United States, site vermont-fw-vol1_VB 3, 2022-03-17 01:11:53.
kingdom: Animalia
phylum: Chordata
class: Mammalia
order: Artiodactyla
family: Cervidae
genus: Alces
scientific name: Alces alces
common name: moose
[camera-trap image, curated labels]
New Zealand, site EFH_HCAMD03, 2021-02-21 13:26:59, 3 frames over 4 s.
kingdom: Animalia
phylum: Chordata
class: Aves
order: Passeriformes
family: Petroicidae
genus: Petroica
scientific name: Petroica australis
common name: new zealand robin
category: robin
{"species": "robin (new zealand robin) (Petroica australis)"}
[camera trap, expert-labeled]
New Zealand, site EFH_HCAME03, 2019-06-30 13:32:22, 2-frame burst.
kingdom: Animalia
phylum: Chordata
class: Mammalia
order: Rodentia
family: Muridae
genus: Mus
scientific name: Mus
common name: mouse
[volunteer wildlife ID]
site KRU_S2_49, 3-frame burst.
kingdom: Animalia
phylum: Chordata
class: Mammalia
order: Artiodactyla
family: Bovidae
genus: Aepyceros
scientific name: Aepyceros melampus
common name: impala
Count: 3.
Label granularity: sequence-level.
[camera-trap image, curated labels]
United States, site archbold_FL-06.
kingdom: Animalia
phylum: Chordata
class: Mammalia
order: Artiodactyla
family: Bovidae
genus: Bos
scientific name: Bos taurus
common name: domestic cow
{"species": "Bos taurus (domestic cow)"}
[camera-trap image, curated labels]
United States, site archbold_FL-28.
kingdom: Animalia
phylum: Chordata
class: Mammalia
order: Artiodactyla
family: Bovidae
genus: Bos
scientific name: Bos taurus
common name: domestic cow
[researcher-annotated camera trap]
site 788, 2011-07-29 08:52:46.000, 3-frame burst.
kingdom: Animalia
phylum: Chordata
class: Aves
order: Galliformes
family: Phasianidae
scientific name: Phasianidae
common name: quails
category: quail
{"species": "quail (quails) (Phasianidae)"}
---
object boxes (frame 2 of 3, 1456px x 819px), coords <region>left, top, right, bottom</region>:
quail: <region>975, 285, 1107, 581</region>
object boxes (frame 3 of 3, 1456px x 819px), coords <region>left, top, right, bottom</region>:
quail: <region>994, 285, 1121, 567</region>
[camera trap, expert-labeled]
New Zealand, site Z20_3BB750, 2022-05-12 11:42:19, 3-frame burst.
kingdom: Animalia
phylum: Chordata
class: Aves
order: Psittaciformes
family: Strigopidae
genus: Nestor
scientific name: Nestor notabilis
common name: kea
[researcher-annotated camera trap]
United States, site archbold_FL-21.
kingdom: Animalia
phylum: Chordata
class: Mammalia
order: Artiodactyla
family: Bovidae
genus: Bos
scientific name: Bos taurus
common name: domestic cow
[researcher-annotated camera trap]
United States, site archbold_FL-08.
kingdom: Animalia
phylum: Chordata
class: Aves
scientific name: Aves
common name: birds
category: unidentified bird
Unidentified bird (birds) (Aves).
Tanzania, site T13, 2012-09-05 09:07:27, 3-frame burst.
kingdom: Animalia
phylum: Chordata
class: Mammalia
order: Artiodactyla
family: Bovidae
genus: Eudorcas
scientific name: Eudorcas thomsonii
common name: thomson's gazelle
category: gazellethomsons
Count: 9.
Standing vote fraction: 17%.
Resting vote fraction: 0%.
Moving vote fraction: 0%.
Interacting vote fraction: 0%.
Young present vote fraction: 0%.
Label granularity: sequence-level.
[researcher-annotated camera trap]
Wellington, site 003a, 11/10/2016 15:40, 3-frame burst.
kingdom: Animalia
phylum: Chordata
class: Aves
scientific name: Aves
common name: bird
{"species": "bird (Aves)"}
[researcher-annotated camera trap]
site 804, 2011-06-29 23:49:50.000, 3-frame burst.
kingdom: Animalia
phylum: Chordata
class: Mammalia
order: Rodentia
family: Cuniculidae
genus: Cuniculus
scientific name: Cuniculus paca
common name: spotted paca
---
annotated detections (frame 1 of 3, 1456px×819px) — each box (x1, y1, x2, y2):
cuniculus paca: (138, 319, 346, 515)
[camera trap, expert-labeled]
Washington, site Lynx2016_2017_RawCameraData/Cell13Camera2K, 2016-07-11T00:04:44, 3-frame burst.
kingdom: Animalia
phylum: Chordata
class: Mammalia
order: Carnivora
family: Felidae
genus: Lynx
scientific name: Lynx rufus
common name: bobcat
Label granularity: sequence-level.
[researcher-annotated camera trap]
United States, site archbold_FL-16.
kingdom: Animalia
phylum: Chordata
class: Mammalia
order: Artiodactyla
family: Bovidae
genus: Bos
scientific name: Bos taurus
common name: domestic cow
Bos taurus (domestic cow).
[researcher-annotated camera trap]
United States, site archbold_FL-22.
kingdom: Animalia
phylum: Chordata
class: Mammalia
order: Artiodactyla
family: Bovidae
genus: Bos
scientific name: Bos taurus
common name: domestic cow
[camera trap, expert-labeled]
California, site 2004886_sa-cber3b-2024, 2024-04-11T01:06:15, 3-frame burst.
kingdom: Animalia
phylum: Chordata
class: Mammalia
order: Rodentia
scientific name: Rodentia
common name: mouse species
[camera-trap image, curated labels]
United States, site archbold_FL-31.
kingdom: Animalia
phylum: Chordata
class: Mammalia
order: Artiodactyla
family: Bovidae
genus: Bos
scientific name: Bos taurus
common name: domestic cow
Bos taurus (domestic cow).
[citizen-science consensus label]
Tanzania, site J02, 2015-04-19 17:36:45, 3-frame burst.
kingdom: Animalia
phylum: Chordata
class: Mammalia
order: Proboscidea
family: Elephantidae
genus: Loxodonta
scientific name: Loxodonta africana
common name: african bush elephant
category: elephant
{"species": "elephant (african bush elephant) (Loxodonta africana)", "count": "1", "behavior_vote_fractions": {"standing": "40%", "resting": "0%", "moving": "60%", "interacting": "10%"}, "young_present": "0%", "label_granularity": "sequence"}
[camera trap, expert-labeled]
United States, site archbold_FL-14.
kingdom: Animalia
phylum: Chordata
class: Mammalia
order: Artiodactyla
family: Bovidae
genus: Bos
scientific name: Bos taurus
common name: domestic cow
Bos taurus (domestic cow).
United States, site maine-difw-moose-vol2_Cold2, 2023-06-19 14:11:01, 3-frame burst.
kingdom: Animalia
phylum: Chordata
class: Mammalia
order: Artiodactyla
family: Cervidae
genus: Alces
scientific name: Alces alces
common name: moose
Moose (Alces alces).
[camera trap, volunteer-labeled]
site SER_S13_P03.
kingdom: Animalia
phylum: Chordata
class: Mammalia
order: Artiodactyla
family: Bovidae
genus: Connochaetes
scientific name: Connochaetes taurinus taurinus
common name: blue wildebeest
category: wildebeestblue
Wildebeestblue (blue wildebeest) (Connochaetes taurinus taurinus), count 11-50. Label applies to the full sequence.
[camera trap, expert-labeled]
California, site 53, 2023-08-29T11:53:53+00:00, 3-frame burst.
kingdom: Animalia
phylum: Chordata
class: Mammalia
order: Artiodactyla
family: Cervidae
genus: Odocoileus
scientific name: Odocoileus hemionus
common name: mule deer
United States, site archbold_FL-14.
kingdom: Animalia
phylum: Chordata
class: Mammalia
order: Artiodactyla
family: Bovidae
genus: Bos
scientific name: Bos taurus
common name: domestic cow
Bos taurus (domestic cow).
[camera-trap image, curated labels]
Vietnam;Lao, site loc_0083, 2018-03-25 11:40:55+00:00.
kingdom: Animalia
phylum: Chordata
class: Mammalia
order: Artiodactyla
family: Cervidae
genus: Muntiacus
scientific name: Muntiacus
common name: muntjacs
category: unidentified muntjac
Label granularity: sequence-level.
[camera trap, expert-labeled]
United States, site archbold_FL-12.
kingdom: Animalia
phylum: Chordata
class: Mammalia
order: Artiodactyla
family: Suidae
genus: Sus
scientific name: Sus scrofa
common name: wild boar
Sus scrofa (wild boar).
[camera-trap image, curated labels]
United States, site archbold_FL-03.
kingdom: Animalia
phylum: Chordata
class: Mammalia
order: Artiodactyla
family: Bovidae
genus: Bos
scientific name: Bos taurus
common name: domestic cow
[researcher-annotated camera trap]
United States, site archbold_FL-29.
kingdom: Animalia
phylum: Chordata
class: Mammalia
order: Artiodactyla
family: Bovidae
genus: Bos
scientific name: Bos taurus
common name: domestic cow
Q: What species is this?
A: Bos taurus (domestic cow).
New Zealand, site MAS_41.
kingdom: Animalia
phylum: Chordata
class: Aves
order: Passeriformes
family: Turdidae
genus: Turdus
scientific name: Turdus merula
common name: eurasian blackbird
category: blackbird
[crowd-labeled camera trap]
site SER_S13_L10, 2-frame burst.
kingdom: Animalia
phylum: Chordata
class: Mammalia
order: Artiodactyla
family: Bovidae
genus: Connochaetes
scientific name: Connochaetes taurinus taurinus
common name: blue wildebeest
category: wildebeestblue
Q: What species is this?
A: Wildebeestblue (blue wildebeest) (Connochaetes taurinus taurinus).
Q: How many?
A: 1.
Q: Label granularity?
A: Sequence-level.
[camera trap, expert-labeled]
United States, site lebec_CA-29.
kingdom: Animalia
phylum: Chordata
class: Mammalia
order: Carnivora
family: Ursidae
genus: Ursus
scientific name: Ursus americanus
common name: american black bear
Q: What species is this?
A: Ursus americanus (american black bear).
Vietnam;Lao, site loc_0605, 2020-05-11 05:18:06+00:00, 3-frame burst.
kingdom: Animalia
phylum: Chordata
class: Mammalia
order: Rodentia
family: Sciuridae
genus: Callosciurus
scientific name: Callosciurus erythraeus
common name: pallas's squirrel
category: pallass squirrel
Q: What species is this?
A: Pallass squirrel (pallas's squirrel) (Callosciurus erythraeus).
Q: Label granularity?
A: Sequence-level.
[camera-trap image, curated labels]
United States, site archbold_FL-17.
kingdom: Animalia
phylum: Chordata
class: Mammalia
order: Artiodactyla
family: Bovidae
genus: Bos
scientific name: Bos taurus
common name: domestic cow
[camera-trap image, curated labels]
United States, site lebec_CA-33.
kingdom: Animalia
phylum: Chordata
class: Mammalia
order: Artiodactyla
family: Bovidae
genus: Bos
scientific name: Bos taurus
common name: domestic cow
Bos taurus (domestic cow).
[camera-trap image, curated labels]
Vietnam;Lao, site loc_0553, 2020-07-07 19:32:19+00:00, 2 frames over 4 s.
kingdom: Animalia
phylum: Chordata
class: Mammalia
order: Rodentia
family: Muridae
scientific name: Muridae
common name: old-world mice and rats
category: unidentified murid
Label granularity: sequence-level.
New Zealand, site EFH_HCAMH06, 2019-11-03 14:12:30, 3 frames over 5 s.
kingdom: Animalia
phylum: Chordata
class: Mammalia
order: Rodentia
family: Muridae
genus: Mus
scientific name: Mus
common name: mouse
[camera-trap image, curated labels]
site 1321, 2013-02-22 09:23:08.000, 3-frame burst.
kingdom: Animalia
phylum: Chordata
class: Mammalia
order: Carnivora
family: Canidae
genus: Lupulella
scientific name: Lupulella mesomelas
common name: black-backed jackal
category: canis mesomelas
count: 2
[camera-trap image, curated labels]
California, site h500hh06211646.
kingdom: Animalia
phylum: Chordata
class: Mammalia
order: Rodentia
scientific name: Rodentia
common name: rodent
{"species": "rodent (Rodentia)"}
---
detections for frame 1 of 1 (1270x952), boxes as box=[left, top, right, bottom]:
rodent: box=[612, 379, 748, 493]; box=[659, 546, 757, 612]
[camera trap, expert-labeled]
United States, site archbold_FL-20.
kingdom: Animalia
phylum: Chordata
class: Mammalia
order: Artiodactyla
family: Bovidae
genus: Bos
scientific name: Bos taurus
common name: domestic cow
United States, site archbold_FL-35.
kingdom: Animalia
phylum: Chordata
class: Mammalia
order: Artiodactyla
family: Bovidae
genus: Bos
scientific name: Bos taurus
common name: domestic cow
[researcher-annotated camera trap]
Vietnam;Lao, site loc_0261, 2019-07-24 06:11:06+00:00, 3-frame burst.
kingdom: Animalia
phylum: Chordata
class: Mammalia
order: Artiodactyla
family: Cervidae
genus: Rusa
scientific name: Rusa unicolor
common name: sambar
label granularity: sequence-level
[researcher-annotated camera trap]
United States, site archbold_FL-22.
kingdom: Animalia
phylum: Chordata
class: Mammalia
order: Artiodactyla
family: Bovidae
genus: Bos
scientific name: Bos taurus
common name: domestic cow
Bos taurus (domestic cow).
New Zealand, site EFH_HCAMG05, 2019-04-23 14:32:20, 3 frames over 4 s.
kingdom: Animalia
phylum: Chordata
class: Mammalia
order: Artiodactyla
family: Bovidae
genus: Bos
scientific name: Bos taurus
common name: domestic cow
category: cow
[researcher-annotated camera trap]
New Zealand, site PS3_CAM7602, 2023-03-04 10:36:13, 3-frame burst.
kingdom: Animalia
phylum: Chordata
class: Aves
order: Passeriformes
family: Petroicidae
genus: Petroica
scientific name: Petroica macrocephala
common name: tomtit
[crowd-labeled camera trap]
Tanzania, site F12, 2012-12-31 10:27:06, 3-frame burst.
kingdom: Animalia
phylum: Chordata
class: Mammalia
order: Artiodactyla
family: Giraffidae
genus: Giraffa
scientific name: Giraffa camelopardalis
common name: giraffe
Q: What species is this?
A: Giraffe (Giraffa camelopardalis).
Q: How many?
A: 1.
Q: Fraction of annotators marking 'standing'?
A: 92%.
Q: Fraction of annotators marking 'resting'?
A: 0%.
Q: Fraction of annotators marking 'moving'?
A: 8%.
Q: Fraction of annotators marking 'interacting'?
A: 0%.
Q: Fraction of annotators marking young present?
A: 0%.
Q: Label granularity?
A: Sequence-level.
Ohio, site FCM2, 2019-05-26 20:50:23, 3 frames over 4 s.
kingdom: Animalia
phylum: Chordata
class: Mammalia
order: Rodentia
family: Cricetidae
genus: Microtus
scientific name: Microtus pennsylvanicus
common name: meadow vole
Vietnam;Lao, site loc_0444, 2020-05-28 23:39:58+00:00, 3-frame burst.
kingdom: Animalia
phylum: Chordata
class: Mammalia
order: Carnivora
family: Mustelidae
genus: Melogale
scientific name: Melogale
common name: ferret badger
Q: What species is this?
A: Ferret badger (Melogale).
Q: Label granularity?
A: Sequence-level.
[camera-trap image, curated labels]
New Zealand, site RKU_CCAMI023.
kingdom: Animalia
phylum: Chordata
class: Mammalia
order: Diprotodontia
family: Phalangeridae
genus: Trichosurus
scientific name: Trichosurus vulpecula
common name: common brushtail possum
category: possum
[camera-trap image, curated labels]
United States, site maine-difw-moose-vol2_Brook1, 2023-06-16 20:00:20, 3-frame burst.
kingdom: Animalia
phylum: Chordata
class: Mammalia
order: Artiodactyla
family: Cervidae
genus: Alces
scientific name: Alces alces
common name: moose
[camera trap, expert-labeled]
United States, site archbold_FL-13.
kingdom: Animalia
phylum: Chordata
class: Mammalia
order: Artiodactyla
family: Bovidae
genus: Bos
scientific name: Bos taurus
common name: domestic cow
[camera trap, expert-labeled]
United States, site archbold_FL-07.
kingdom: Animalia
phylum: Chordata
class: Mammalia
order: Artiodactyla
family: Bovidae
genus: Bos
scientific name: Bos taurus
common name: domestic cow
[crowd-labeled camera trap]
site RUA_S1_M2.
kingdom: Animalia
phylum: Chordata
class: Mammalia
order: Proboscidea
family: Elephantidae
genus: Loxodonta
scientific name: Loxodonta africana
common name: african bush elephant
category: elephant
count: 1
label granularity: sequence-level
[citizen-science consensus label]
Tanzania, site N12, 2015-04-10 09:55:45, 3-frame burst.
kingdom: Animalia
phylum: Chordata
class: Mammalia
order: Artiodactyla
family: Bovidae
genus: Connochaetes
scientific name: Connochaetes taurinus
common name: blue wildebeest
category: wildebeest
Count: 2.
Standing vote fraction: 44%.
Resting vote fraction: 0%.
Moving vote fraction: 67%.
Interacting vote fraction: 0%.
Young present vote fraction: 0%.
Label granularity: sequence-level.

• _Task item_
Look through the entries and return every line where "annotators" appears.

• _Result below_
Q: Fraction of annotators marking 'standing'?
Q: Fraction of annotators marking 'resting'?
Q: Fraction of annotators marking 'moving'?
Q: Fraction of annotators marking 'interacting'?
Q: Fraction of annotators marking young present?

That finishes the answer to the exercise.